提示文
□ □ □

ふた昔くらい前、完成間もないお宅を訪問すると、鼻がツーンとしたり場合によっては、少しだけ気分が悪くなることがありました。「ツーン」の原因は、主に仕上材に含まれている溶剤や接着剤の成分が揮発しておこるものだと言われていました。


その後、こうした家に住むことで頭痛や湿疹、めまいや呼吸器の疾患など、日常生活に支障をきたす方が次第に増えて、一連の症状は「シックハウス症候群」と呼ばれ、社会的な問題として1997(平成9)年ごろからニュースなどでもたびたび取り上げられました。


疲れを癒す場所の家で健康を害してしまうことは、家づくりに関わるものとしてはなんとしても避けなければなりません。今回は法令の整備など、その対策の現状を整理して、実際の設計と監理業務において気をつけるべきポイントについて書きます。

 

シックハウス症候群の おもな原因とされるのは、揮発性有機化合物とよばれる化学物質です。厚生労働省は2000(平成12)年、これらのうちの13種について、室内濃度指針値(「シックハウス問題に関する検討会」中間報告書)を示しました。


下記がその内訳で、舌を噛みそうな名前が並びますが、これらはみな、住宅に使用される接着剤や塗料、防腐剤、防カビ剤、防蟻剤に含まれている(いた)ものです。


(1)ホルムアルデヒド
(2)トルエン
(3)キシレン
(4)パラジクロロベンゼン
(5)エチルベンゼン
(6)スチレン
(7)クロルピリホス
(8)フタル酸ジ-n-ブチル
(9)ラトラデカン
(10)フタル酸-2-エチルヘキシル
(11)ダイアジノン
(12)アセトアルデヒド
(13)フェノブカルプ

 


厚労省の指針を受けた国交省は2003(平成15)年、建築基準法を改正しました。

□ □ □

データ抜粋

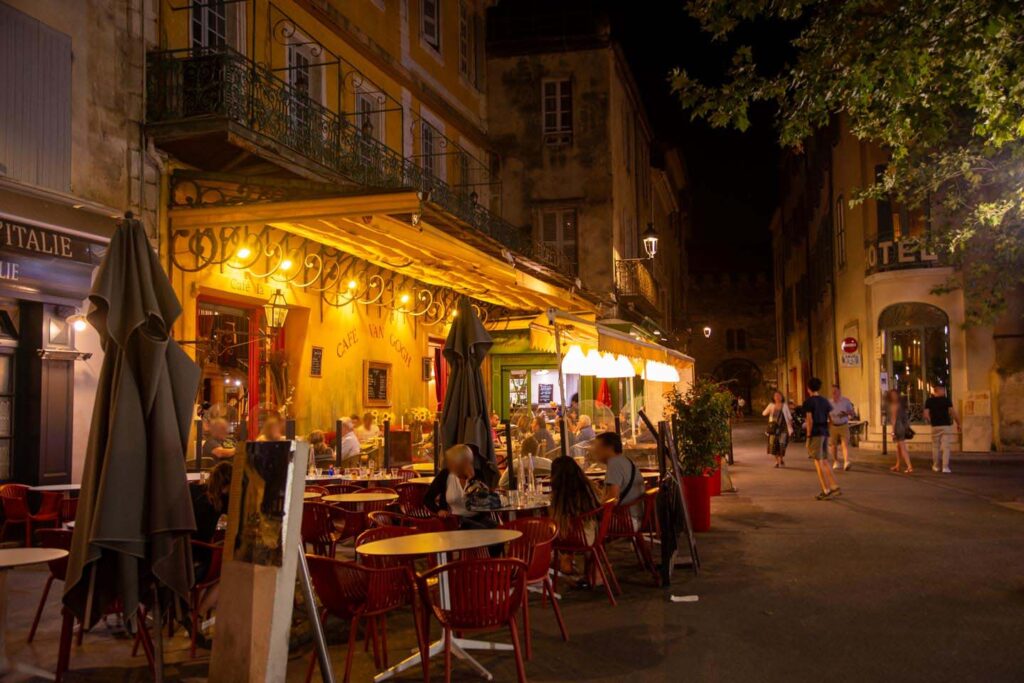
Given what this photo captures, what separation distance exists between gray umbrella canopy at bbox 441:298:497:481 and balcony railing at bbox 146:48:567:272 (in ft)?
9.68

□ □ □

シックハウス対策についての文章を、最後の「建築基準法を改正しました。」の後から引き継いで書き進めてください。

その内容を要約すると、


・ホルムアルデヒド(厚労省指針の(1))の使用制限
・クロルピリホス (  〃      (7))の居室への使用禁止
・室内換気の基準と換気設備設置の義務付け



が定められました。これらは「シックハウス法」とも呼ばれています。


 

日本住宅性能表示基準には、特に仕様や等級は定められていませんが、建物の完成時に室内の化学物質濃度を測定して、その値を表示することができます。


測定の対象となるのは、建築基準法とは異なり、厚労省の濃度指針のなかの、


・ホルムアルデヒド
・トルエン
・キシレン
・エチルベンゼン
・スチレン


の最大5物質(※)です。


※ホルムアルデヒド以外は任意選択です。

 

最後に実務上において、心がけていることを書きます。


法令改正以前から自然素材使用の割合が多く、機械換気システムも用いていたので、改正点について特に違和感もなく対応できた印象だったのですが、いろいろな事例を見た正直な感想として、条文の文言だけの判断では、本来の趣旨を外して十分な効果を得られなかったり思わぬ不具合が発生する可能性もあるなあと思っています。


私は以下の3つに気をつけています。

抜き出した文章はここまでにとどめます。